▶ _TASK_
Retype, without alteration, each line from the line containing "order: Carnivora" to the final line of the records.
=== EXERCISE DATA ===
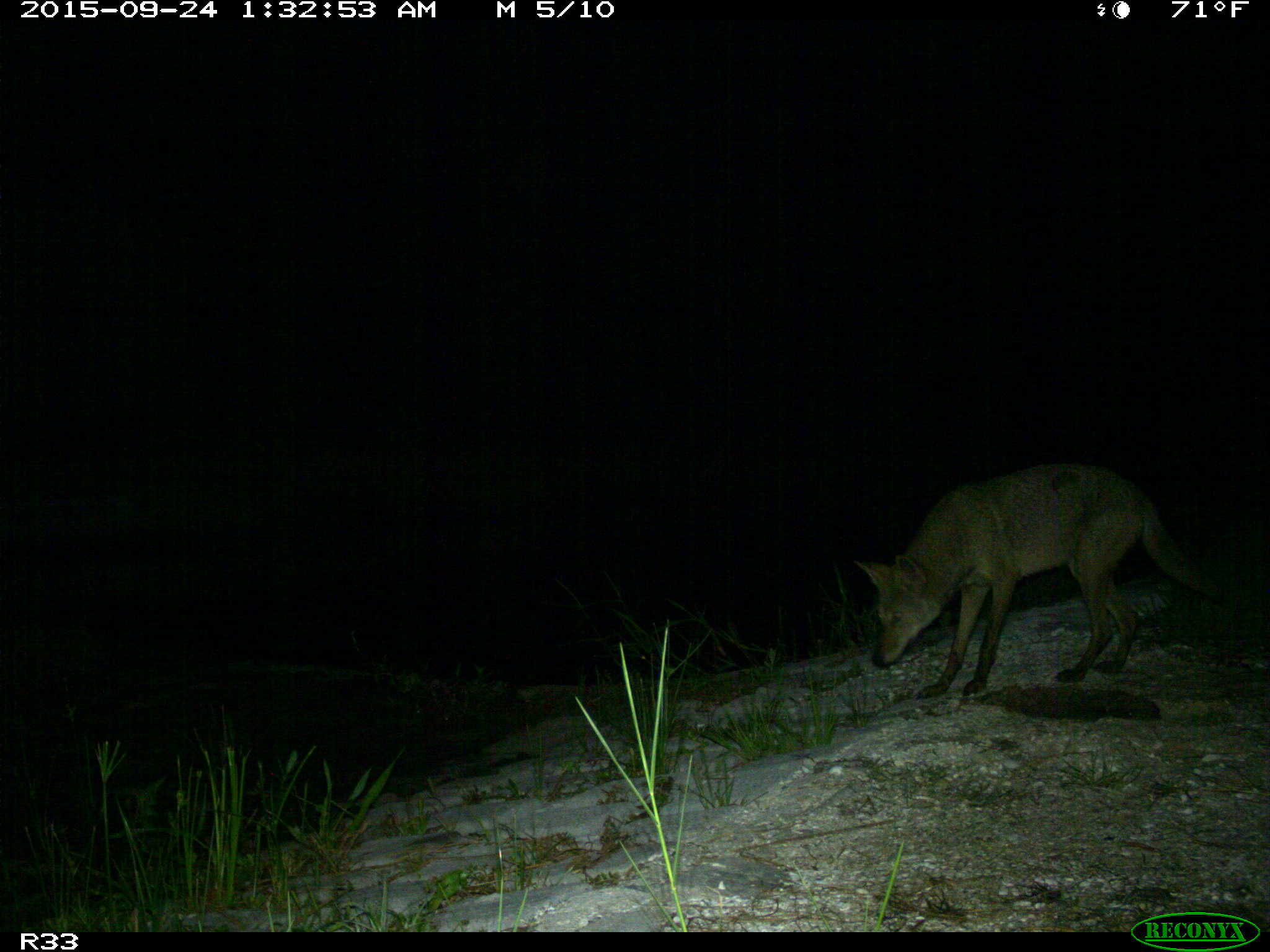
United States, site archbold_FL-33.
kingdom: Animalia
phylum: Chordata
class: Mammalia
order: Carnivora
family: Canidae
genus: Canis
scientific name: Canis latrans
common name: coyote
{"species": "Canis latrans (coyote)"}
===
▶ _WRITTEN ANSWER_
order: Carnivora
family: Canidae
genus: Canis
scientific name: Canis latrans
common name: coyote
{"species": "Canis latrans (coyote)"}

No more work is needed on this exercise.